Au cœur des Dix Commandements le lien est fait avec la bénédiction initiale, celle posée sur le sabbat de manière définitive (Exode 20.8-11). Le sabbat n’a rien à voir avec le péché, donc ne peut être déconsidéré ou réévalué au gré des changements dans l’organisation sociale, culturelle et économique.

Entrez librement et sereinement dans l’observation du sabbat parce qu’il n’est pas lié à l’histoire d’un peuple ou d’une communauté religieuse, ce qui prévient de toute appropriation culturelle ou nationaliste, de toute velléité intégriste et sectaire. Le sabbat du septième jour n’appartient ni au peuple juif ni aux adventistes… Le sabbat est, par principe souverainement établi, inhérent à la création, ce qui lui donne une dimension universelle et en même temps, il devient le lien ombilical entre tout être humain et l’acte créateur originel. Ce jour est porteur de l’acte de naissance de l’homme, comme celui de la création terrestre en général, attestant ainsi de la présence de Dieu dans la vie de l’homme. Le sabbat est le témoin pérenne de l’acte créateur dans sa globalité. Sans sabbat, aucun témoignage de la création génésiaque.

CONSIGNES =>
1. D'après le texte sur le sabbat, pourquoi le sabbat ne peut-il pas être déconsidéré ou réévalué au gré des changements dans l'organisation sociale, culturelle et économique ? Répondez en une à trois phrases.
2. Poursuivez le texte sur le sabbat après sa dernière phrase.
Les items qui suivent ne sont pas utiles ici.

(Entrées de questions spatiales)
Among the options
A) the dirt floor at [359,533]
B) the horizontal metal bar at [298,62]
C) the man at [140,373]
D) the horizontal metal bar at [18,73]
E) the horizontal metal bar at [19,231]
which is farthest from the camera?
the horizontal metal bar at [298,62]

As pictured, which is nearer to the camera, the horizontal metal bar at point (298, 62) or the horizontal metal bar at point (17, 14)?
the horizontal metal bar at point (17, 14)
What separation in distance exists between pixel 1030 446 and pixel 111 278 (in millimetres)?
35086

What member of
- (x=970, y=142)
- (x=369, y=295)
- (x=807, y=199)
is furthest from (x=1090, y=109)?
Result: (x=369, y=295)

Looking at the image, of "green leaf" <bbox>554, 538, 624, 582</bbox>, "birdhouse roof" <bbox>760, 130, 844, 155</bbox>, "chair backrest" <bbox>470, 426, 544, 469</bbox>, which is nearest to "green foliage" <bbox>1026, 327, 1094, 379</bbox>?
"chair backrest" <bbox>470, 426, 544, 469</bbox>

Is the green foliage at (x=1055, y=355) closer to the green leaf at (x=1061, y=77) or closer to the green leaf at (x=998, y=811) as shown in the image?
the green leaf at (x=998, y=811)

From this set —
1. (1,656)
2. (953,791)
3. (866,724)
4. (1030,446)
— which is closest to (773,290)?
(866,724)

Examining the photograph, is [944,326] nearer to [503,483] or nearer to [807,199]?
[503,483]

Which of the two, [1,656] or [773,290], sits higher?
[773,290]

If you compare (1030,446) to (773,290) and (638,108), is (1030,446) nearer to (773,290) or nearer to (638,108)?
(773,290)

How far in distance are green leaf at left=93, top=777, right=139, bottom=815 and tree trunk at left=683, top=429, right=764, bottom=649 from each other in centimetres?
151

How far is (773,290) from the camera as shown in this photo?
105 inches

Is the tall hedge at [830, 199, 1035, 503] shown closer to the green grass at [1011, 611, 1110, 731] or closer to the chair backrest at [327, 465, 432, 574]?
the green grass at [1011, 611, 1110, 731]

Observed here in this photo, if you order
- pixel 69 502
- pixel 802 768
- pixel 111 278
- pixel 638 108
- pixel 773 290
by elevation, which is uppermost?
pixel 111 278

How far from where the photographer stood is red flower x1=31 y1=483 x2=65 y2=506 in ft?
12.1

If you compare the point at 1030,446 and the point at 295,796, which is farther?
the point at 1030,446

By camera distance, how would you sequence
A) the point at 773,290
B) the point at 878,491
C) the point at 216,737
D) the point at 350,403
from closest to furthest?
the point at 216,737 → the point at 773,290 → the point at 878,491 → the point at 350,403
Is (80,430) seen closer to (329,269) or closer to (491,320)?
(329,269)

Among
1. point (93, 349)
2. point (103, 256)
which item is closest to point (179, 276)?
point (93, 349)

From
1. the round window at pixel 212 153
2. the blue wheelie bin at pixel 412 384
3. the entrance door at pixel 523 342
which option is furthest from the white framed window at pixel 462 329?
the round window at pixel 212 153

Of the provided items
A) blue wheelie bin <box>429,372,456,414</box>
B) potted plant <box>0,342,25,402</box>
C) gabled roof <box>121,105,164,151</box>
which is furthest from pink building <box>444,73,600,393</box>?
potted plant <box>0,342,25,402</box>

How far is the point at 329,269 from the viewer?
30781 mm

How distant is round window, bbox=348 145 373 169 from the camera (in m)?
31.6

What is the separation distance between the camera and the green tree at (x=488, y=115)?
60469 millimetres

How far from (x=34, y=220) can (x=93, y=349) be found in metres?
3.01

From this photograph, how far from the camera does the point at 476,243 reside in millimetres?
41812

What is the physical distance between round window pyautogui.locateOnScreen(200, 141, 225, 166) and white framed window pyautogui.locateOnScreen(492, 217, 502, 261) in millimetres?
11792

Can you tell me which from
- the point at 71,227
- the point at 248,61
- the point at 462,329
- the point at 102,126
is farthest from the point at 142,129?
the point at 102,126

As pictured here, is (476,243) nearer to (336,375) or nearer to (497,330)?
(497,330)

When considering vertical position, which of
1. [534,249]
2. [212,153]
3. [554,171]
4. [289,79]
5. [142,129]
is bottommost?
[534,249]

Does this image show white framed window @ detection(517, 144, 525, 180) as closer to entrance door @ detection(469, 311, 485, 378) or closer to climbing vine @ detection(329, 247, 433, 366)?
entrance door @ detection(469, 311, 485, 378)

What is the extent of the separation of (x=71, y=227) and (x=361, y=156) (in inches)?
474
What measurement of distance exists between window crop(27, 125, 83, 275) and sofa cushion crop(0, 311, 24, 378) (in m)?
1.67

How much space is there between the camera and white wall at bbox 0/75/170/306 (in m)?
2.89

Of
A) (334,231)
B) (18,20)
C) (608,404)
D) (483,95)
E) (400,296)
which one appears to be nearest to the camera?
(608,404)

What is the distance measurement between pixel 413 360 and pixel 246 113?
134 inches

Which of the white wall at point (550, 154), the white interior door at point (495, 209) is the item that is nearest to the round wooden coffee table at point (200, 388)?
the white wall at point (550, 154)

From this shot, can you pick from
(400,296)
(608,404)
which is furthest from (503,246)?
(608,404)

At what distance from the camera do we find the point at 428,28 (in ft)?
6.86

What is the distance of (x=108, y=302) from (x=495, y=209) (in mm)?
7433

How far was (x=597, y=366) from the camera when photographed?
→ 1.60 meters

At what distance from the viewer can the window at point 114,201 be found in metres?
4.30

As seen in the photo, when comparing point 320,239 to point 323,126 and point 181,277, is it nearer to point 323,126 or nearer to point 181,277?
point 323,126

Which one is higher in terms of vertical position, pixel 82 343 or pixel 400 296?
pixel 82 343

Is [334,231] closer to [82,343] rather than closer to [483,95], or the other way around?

RÉPONSES PAR CONSIGNE =>
1. Parce que le sabbat n'a rien à voir avec le péché. Les Dix Commandements le rattachent à la bénédiction initiale, posée sur lui de manière définitive (Exode 20.8-11).

2.
Notre expérience spirituelle nous conduit à contempler non seulement la création et la vie que Dieu a initiées mais à le contempler lui, le Dieu Créateur. Le récit des origines montre que le septième jour est le seul jour où Dieu ne fait rien de matériel ou de physiquement repérable et il donne ainsi l’occasion aux premiers humains de découvrir leur existence et d’entrer librement et pleinement dans la création. Une telle décision donne encore plus de caractère et de noblesse au sabbat. C’est le témoignage d’amour de Dieu envers l’homme. Il ne cherche pas à « impressionner » ce dernier par son pouvoir. Dieu s’arrête pour le bien de l’homme.

C’est ainsi que l’adoration passe par l’observation du sabbat ! Si tout cheminement impose des temps de pause, pour se ressourcer avant de poursuivre sa marche, le sabbat devient ce moment d’arrêt par excellence pour le croyant en chemin de foi.

Un temps au clair de la lune ?

Dieu ne lie pas le sabbat au soleil ou à la lune mais à son autorité sur la création. Le sabbat se situe dans le cycle posé par le Seigneur à partir du premier jour qui est un jour sans lune et sans soleil. C’est la lumière décidée ou instaurée ponctuellement par Dieu qui éclaire l’acte créateur et le temps commence par la séparation entre les ténèbres et la lumière pour marquer l’alternance soir/matin ou nuit/jour. Mais ces temps-ci, quelques chrétiens, même des adventistes, passionnés d’astro-théologie, font la promotion du sabbat lunaire et rejettent, de ce fait, le sabbat biblique originel.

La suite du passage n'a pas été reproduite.